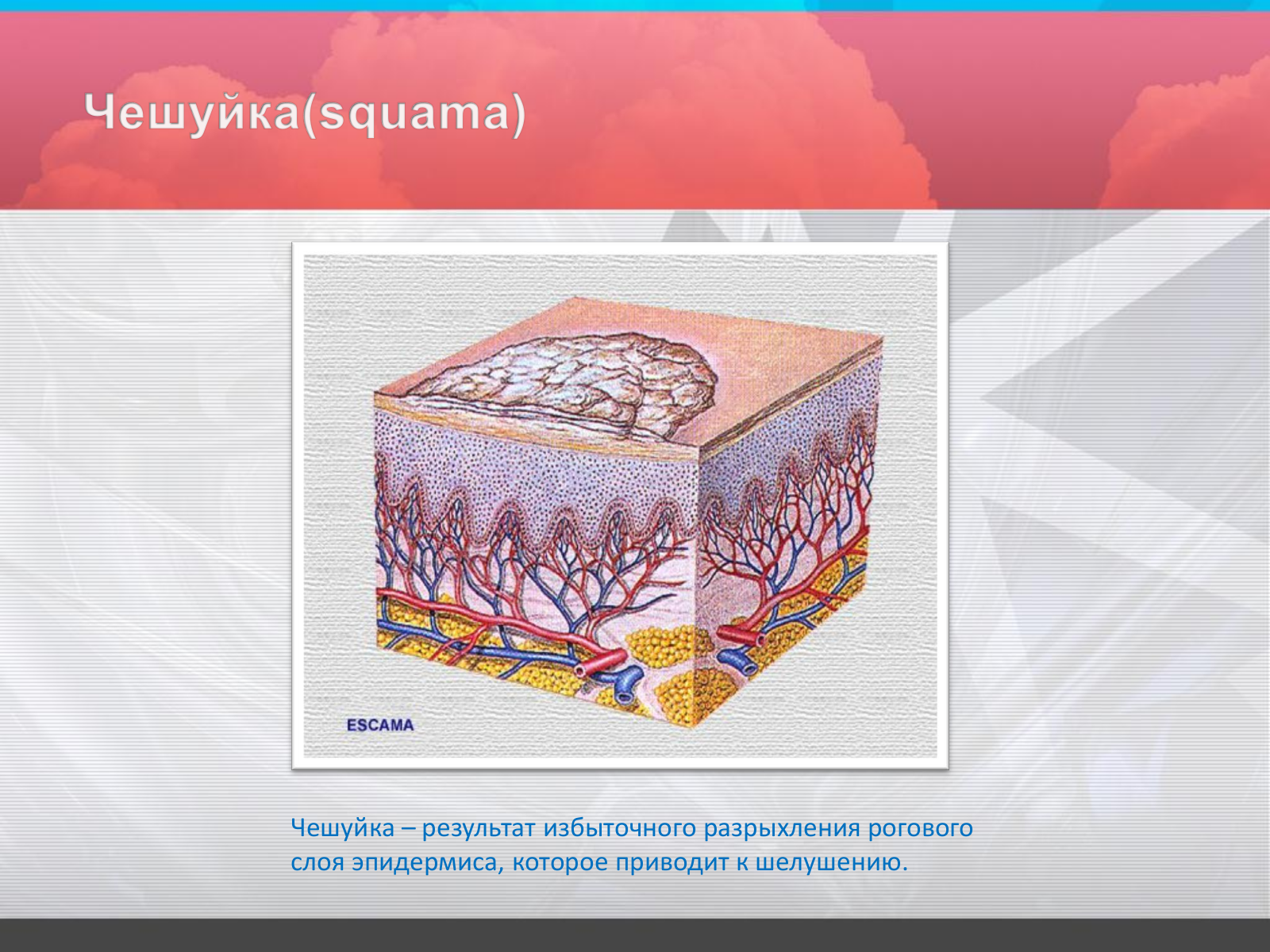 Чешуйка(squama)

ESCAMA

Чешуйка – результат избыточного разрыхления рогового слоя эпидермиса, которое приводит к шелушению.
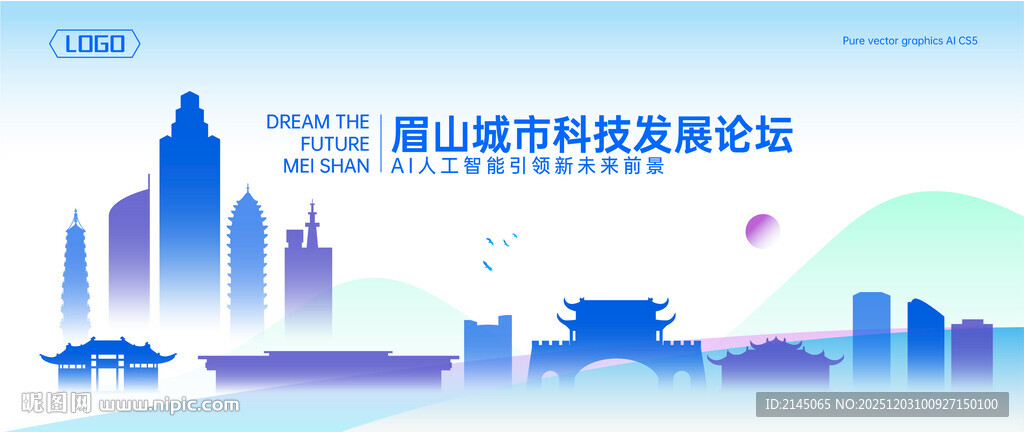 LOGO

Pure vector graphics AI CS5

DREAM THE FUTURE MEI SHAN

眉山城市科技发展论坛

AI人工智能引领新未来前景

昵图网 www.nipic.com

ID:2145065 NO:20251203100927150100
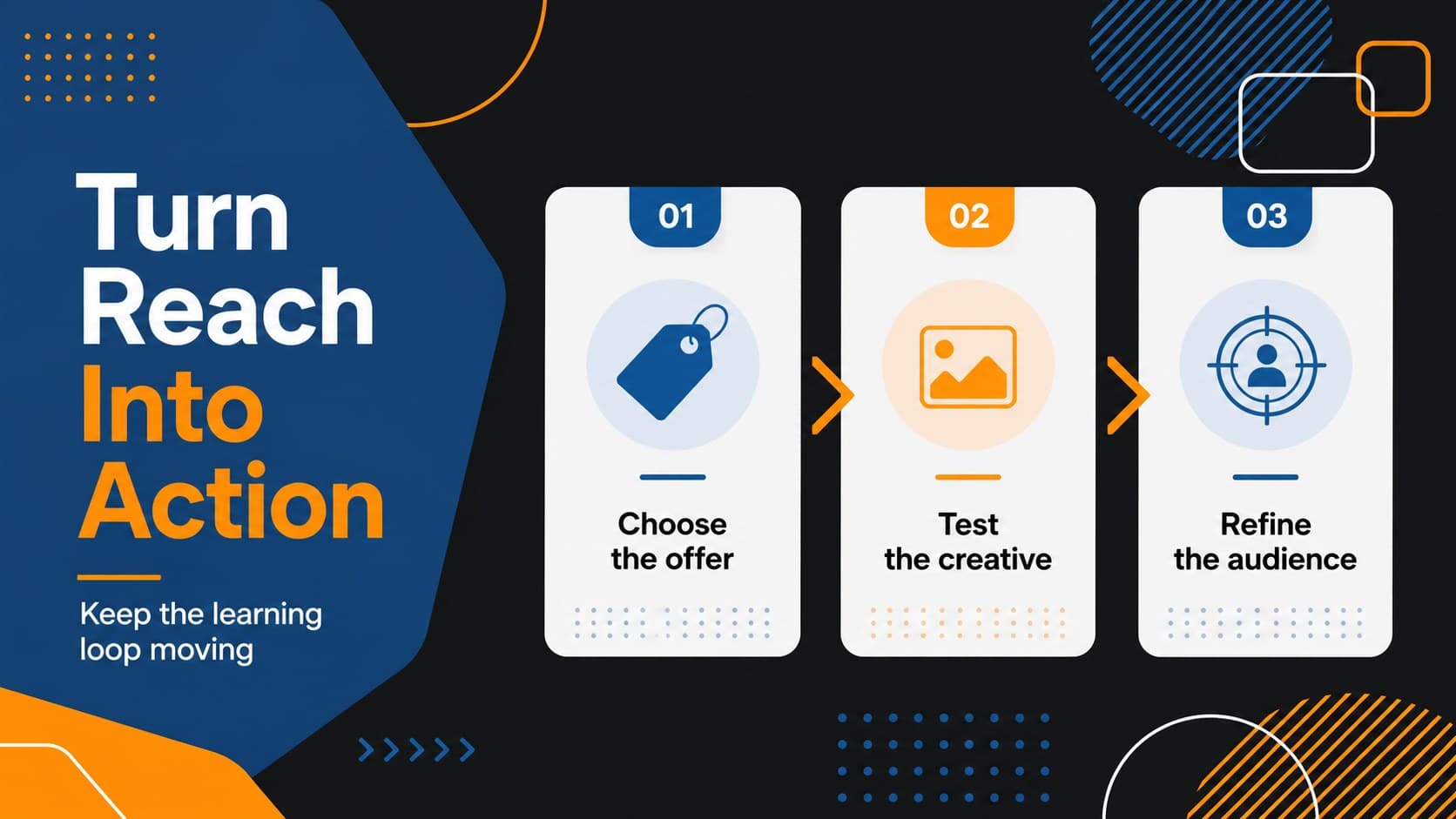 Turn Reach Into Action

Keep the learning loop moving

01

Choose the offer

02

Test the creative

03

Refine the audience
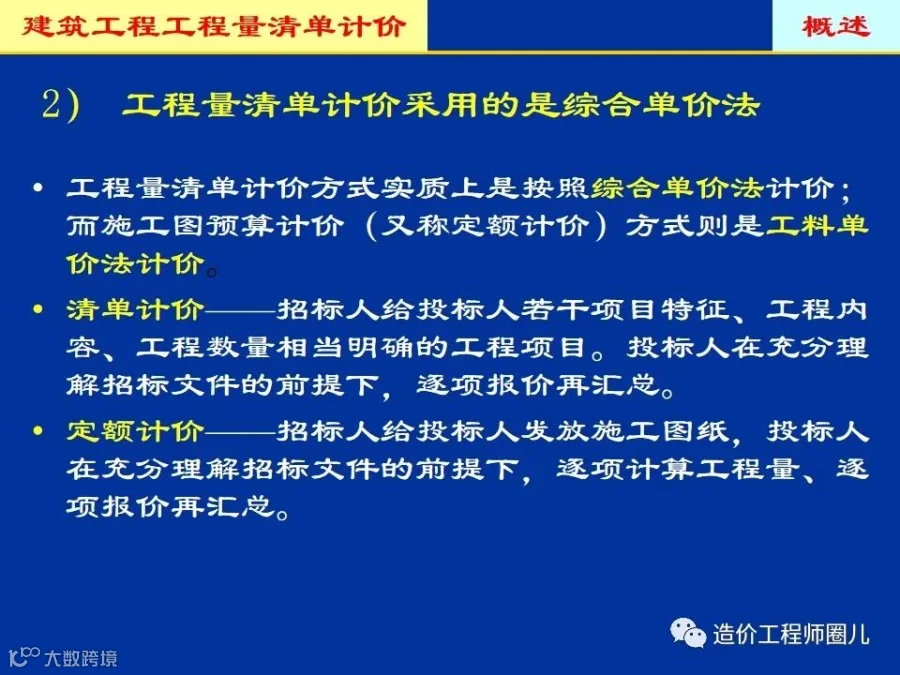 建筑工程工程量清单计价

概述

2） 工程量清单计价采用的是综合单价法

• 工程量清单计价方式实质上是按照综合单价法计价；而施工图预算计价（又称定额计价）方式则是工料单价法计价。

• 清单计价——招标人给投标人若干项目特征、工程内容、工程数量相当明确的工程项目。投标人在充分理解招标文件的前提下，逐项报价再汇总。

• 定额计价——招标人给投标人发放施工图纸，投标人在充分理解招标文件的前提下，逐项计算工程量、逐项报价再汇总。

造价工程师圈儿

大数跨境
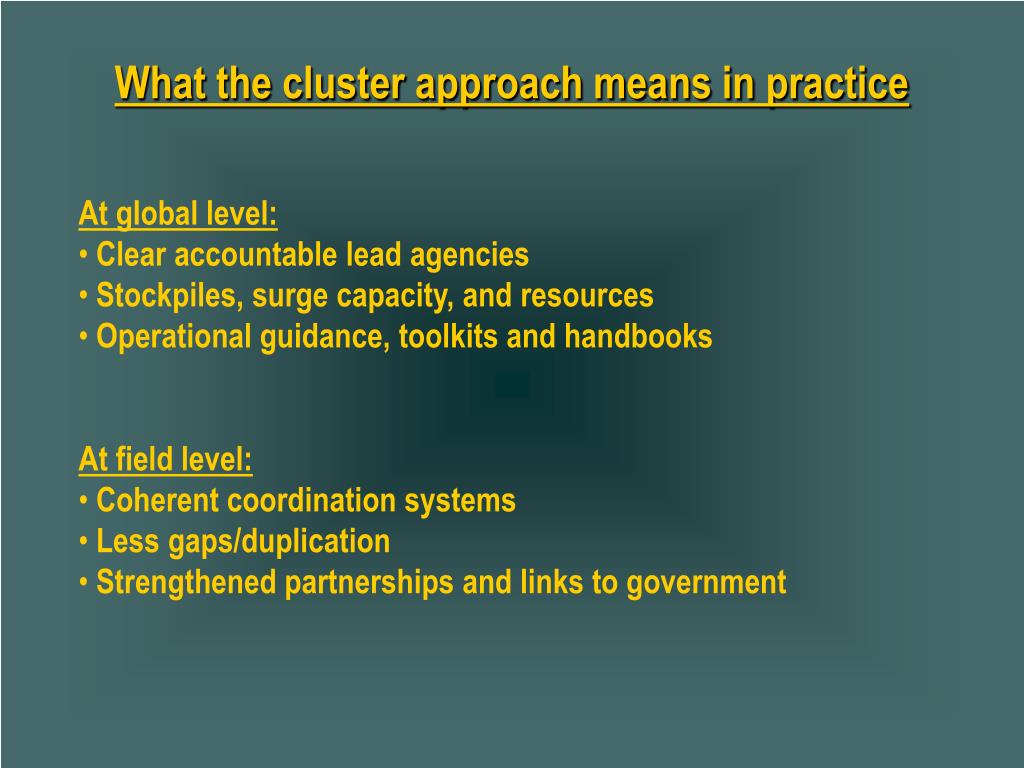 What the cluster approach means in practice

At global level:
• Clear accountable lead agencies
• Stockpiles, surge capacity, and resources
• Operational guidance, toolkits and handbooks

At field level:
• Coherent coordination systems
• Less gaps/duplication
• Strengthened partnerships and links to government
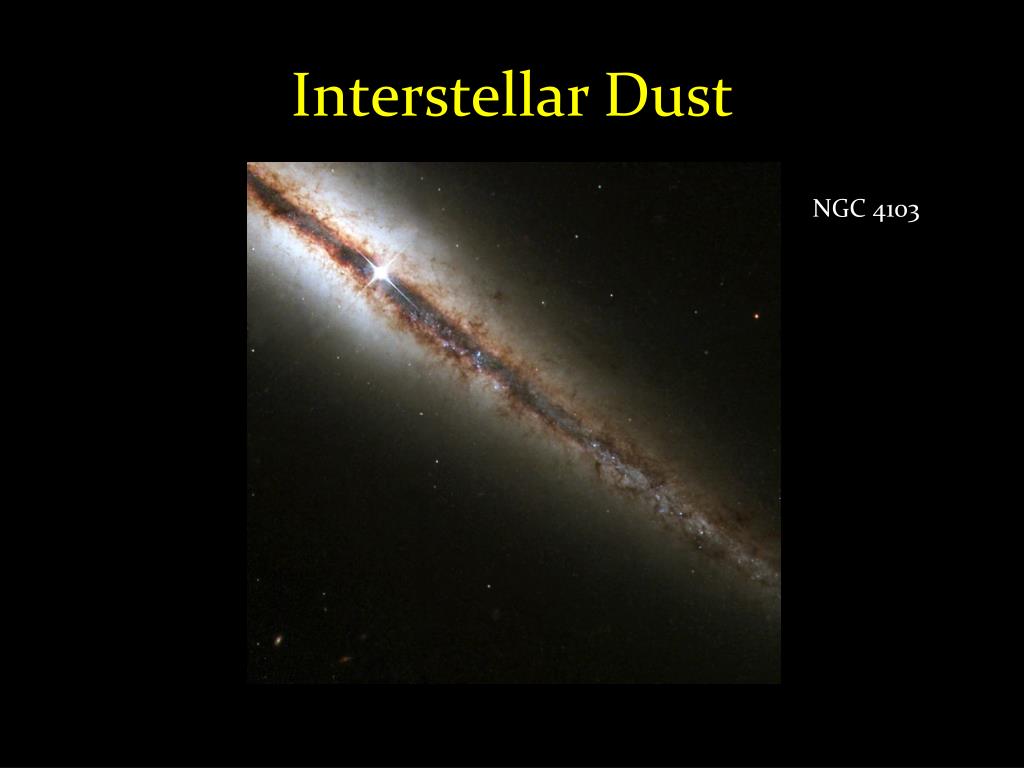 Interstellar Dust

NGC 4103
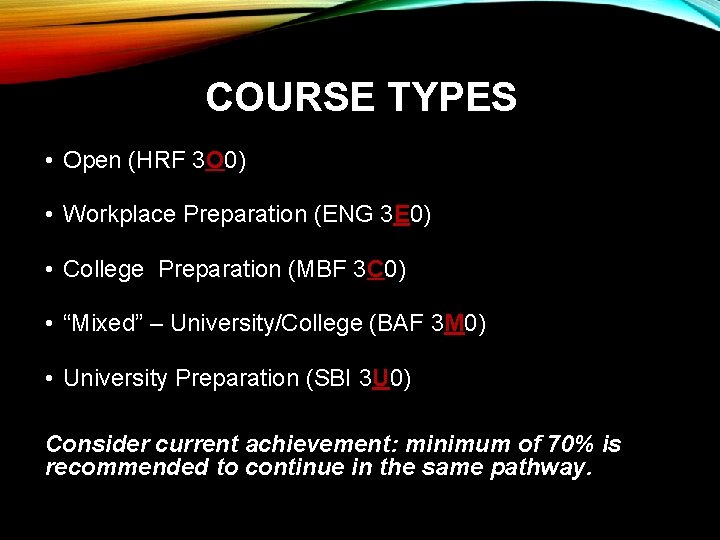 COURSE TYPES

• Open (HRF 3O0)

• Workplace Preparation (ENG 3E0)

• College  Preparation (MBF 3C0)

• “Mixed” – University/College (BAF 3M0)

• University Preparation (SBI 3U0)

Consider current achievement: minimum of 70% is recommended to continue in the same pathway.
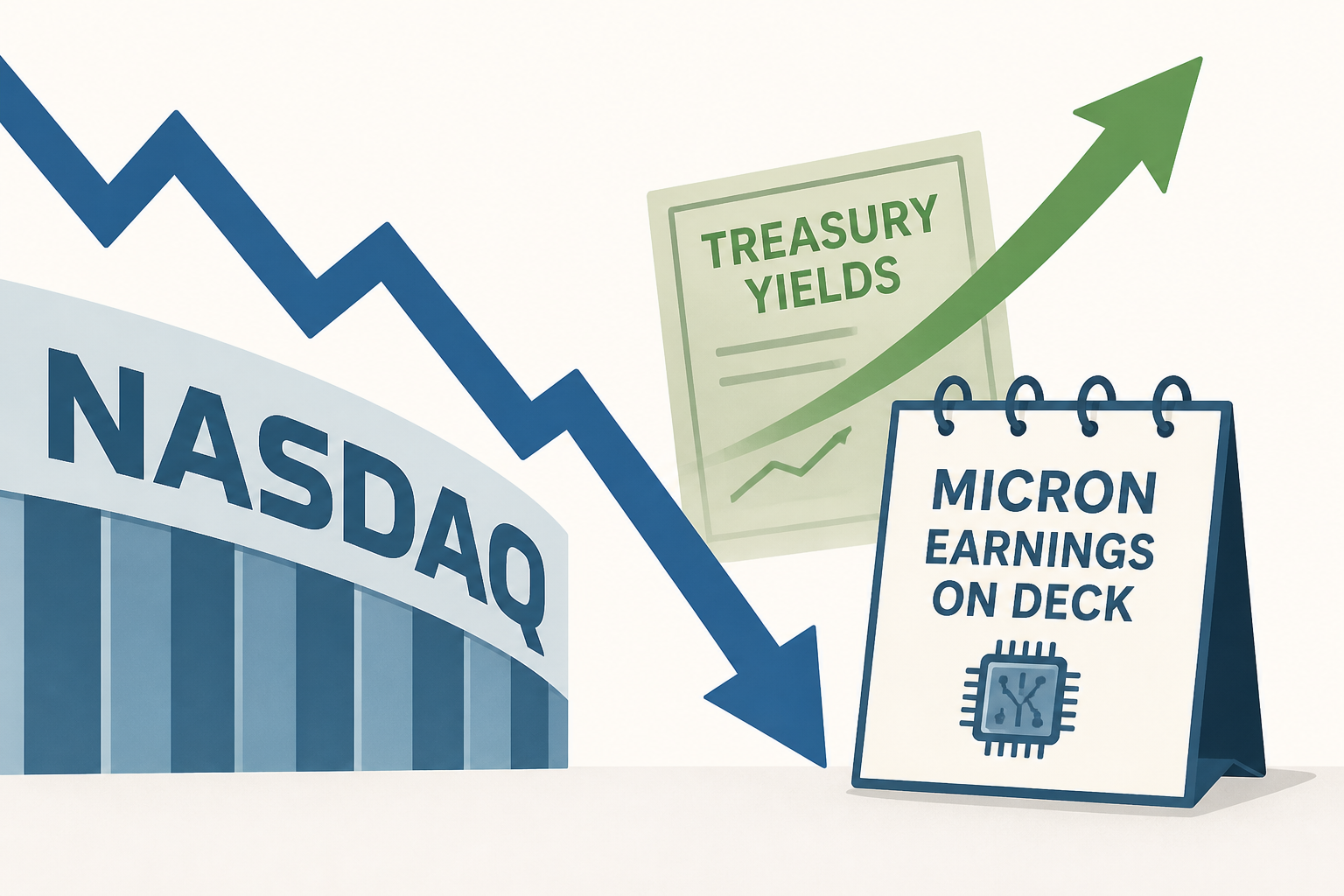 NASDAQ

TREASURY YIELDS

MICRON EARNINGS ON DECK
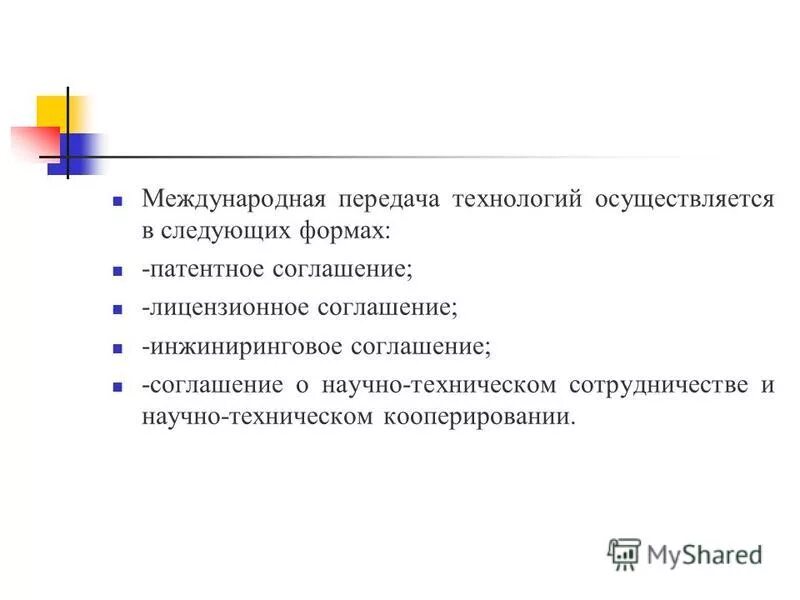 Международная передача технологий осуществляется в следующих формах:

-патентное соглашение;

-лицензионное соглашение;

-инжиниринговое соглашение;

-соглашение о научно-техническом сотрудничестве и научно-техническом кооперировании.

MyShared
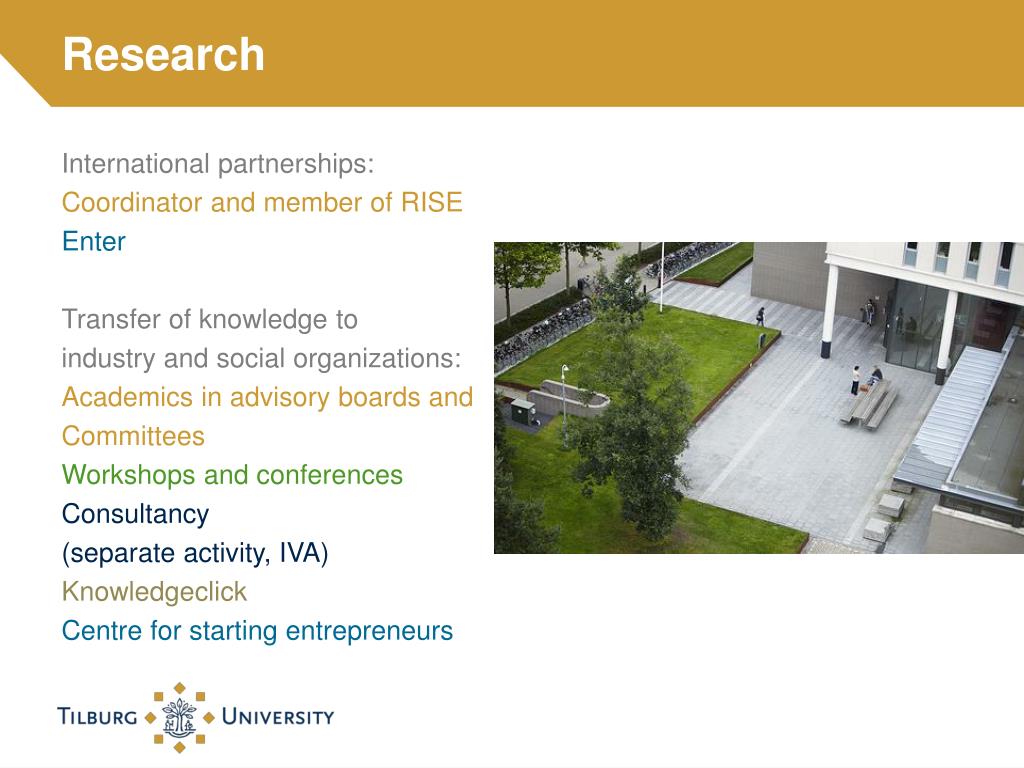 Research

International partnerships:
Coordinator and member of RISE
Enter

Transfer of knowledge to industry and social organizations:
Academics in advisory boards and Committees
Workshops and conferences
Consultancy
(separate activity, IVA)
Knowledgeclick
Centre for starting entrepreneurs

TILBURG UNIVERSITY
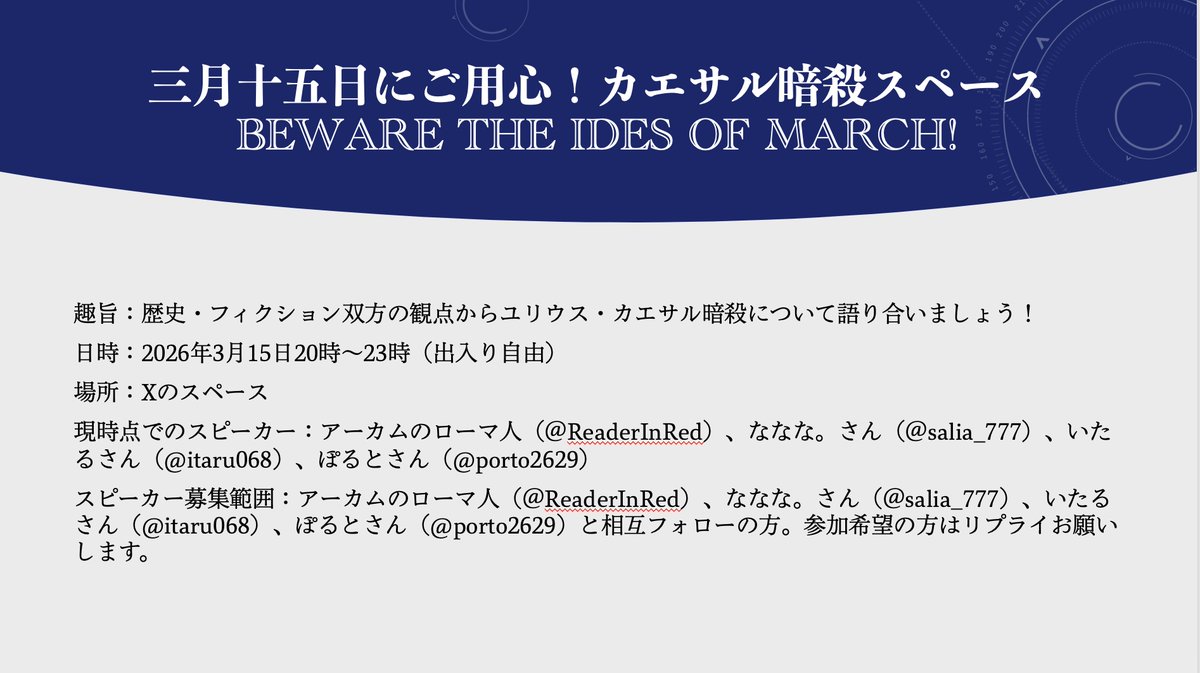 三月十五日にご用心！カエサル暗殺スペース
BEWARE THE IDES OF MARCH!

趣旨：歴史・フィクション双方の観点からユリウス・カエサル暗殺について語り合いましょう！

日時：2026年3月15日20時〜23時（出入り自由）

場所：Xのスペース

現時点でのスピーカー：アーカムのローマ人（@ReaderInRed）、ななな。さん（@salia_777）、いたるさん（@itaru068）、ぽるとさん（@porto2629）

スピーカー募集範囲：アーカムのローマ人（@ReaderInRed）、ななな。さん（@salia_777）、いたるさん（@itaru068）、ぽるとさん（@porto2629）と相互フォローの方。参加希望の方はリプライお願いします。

• Task requirements:
Without the pictures, write out all of the material exactly.

• Written answer:
 Чешуйка(squama)

ESCAMA

Чешуйка – результат избыточного разрыхления рогового слоя эпидермиса, которое приводит к шелушению.
 LOGO

Pure vector graphics AI CS5

DREAM THE FUTURE MEI SHAN

眉山城市科技发展论坛

AI人工智能引领新未来前景

昵图网 www.nipic.com

ID:2145065 NO:20251203100927150100
 Turn Reach Into Action

Keep the learning loop moving

01

Choose the offer

02

Test the creative

03

Refine the audience
 建筑工程工程量清单计价

概述

2） 工程量清单计价采用的是综合单价法

• 工程量清单计价方式实质上是按照综合单价法计价；而施工图预算计价（又称定额计价）方式则是工料单价法计价。

• 清单计价——招标人给投标人若干项目特征、工程内容、工程数量相当明确的工程项目。投标人在充分理解招标文件的前提下，逐项报价再汇总。

• 定额计价——招标人给投标人发放施工图纸，投标人在充分理解招标文件的前提下，逐项计算工程量、逐项报价再汇总。

造价工程师圈儿

大数跨境
 What the cluster approach means in practice

At global level:
• Clear accountable lead agencies
• Stockpiles, surge capacity, and resources
• Operational guidance, toolkits and handbooks

At field level:
• Coherent coordination systems
• Less gaps/duplication
• Strengthened partnerships and links to government
 Interstellar Dust

NGC 4103
 COURSE TYPES

• Open (HRF 3O0)

• Workplace Preparation (ENG 3E0)

• College  Preparation (MBF 3C0)

• “Mixed” – University/College (BAF 3M0)

• University Preparation (SBI 3U0)

Consider current achievement: minimum of 70% is recommended to continue in the same pathway.
 NASDAQ

TREASURY YIELDS

MICRON EARNINGS ON DECK
 Международная передача технологий осуществляется в следующих формах:

-патентное соглашение;

-лицензионное соглашение;

-инжиниринговое соглашение;

-соглашение о научно-техническом сотрудничестве и научно-техническом кооперировании.

MyShared
 Research

International partnerships:
Coordinator and member of RISE
Enter

Transfer of knowledge to industry and social organizations:
Academics in advisory boards and Committees
Workshops and conferences
Consultancy
(separate activity, IVA)
Knowledgeclick
Centre for starting entrepreneurs

TILBURG UNIVERSITY
 三月十五日にご用心！カエサル暗殺スペース
BEWARE THE IDES OF MARCH!

趣旨：歴史・フィクション双方の観点からユリウス・カエサル暗殺について語り合いましょう！

日時：2026年3月15日20時〜23時（出入り自由）

場所：Xのスペース

現時点でのスピーカー：アーカムのローマ人（@ReaderInRed）、ななな。さん（@salia_777）、いたるさん（@itaru068）、ぽるとさん（@porto2629）

スピーカー募集範囲：アーカムのローマ人（@ReaderInRed）、ななな。さん（@salia_777）、いたるさん（@itaru068）、ぽるとさん（@porto2629）と相互フォローの方。参加希望の方はリプライお願いします。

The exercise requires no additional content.